In 2006, the FDA granted approval for bevacizumab administered in combination with carboplatin and paclitaxel for the initial treatment of patients with unresectable, locally advanced, recurrent or metastatic non-squamous, NSCLC.104

The primary trial supporting FDA approval was the ECOG 4599 trial, in which patients with recurrent or metastatic, non-squamous NSCLC who had not received chemotherapy were assigned to chemotherapy with paclitaxel and carboplatin alone or paclitaxel and carboplatin plus bevacizumab. The addition of bevacizumab to the platinum-based chemotherapy conferred a significant improvement in overall survival (median 12.3 months vs. 10.3 months), PFS (median 6.2 months versus 4.5 months) and response rate in patients with NSCLC and a good performance status. The addition of bevacizumab was associated with increased toxic effects, particularly febrile neutropenia and pulmonary haemorrhage.28

A subset analysis of the elderly patients (at least 70 years) enrolled in ECOG 4599 showed that bevacizumab administered in combination with carboplatin plus paclitaxel was associated with a higher degree of toxicity, but no obvious improvement in survival compared with carboplatin plus paclitaxel.
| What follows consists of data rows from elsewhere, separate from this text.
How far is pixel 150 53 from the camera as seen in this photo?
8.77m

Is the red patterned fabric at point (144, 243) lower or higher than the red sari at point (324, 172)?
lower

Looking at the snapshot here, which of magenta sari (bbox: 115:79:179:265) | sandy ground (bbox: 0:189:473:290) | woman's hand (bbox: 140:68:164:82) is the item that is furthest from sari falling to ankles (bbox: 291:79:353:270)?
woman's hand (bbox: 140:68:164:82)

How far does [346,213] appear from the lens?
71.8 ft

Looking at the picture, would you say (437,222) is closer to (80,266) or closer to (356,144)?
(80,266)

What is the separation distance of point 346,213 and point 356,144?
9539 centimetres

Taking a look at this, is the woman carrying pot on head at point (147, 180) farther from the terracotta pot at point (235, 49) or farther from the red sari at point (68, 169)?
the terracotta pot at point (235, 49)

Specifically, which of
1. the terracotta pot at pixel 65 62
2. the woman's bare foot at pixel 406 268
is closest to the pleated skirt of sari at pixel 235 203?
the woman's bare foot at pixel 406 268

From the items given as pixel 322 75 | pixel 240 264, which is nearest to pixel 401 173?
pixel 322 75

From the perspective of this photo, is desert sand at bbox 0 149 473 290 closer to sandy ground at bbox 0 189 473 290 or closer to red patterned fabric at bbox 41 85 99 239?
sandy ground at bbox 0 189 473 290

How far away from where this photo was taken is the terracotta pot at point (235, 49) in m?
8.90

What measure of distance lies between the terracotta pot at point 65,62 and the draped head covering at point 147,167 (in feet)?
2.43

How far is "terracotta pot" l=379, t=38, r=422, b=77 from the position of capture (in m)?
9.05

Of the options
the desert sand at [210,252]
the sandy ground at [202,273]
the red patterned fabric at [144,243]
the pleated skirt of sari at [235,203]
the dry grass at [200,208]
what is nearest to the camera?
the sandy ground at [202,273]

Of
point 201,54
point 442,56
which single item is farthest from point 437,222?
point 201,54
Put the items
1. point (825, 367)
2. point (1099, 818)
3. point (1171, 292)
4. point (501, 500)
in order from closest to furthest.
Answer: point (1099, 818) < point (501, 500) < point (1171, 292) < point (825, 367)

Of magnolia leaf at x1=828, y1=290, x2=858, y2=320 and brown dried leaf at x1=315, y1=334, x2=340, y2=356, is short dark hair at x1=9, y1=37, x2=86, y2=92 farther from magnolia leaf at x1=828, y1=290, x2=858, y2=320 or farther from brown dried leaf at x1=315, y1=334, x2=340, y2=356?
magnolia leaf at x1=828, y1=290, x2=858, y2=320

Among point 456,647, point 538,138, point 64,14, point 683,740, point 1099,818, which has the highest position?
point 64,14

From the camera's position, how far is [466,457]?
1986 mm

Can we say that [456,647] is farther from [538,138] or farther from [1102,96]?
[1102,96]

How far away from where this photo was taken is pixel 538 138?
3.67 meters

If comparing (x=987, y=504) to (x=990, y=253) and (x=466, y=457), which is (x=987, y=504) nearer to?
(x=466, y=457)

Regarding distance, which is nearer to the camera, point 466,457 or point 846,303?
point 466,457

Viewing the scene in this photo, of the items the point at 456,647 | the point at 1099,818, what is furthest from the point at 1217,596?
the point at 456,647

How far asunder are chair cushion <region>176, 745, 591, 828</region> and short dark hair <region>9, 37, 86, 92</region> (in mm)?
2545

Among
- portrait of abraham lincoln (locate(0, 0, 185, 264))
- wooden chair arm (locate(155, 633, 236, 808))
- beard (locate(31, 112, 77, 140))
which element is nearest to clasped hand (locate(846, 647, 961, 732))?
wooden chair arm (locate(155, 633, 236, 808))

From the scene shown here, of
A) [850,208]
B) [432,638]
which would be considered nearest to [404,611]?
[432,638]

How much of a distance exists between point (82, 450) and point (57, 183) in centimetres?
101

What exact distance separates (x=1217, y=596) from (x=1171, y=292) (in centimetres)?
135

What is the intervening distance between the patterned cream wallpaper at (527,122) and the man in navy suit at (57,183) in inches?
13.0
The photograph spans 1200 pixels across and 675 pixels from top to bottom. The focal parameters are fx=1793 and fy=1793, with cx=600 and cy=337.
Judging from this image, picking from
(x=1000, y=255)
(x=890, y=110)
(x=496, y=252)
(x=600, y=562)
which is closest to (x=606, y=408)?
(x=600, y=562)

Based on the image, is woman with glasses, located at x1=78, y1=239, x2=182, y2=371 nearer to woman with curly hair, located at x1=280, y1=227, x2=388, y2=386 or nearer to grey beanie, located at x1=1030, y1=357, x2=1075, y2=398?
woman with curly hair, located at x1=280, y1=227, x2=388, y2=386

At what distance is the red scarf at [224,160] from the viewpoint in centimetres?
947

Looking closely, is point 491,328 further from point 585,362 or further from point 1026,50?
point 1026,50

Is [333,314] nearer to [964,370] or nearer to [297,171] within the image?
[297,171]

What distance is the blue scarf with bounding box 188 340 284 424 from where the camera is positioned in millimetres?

The combination of bevacizumab with carboplatin plus paclitaxel demonstrated a superior response rate and a trend towards improved PFS.105

The phase III trial PointBreak compared pemetrexed plus carboplatin and bevacizumab followed by maintenance pemetrexed and bevacizumab (PemCBev) versus paclitaxel plus carboplatin and bevacizumab followed by maintenance bevacizumab (PacCBev) in patients with advanced non-squamous NSCLC. The overall survival of patients in the PemCBev group was not superior to that of patients in the PacCBev group (median 12.6 months vs. 13.4 months). Median overall survival in the maintenance population was 17.7 months in the PemCBev arm and 15.7 months in the PacCBev arm. PFS was significantly longer in the PemCBev arm than in the PacCBev are (median 6.0 months vs. 5.6 months). Median PFS in the maintenance population was 8.6 months in the PemCBev arm and 6.9 months in the PacCBev arm. Significantly more drug-related grade ≥3 anaemia, thrombocytopenia and fatigue occurred with PemCBev; significantly more grade ≥3 neutropenia, febrile neutropenia, sensory neuropathy and alopecia occurred with PacCBev.106

In a secondary analysis, patient-level data from the ECOG 4599 and PointBreak trials were pooled to examine outcomes with bevacizumab and paclitaxel–carboplatin based on age. This analysis suggested that the survival benefits associated with paclitaxel–carboplatin plus bevacizumab extend to patient subgroups under 75 years. No benefit was observed for patients who were 75 years or older.107

The phase III trial AVAiL investigated cisplatin plus gemcitabine with either placebo or bevacizumab as first-line therapy for advanced non-squamous NSCLC. The therapeutic combination with bevacizumab significantly improved PFS and ORR but did not improve overall survival (13.1 months for the placebo group vs. 13.6 and 13.4 months in the bevacizumab 7.5 mg/kg and bevacizumab 15 mg/kg groups, respectively).108,109

Ramucirumab is a fully humanized IgG1 monoclonal antibody that acts as an angiogenesis inhibitor by targeting the extracellular domain of VEGFR-2. It selectively inhibits human VEGFR-2 with a much greater affinity than its natural ligands.110,111 In 2014, the FDA approved ramucirumab for use in combination with docetaxel for the treatment of patients with metastatic NSCLC with disease progression on or after platinum-based chemotherapy. The approval was based on a phase III trial (REVEL) that studied ramucirumab in combination with docetaxel versus docetaxel alone for patients with metastatic NSCLC as subsequent therapy after platinum-based therapy progression. Patients received docetaxel 75 mg/m2 and either ramucirumab (10 mg/kg) or placebo on day 1 of a 21-day cycle until disease progression, unacceptable toxicity, withdrawal or death. Patients who received ramucirumab in combination with docetaxel had an improved overall survival compared with the placebo plus docetaxel arm (median 10.5 months vs. 9.1 months). Median PFS was 4.5 months for the ramucirumab group, compared with 3.0 months for the control group. The most frequent (incidence ≥ 30%) adverse reactions in ramucirumab-treated patients were fatigue, neutropenia and diarrhoea.111,112 Based on these results, ramucirumab–docetaxel therapy is an option for subsequent therapy in patients with metastatic NSCLC.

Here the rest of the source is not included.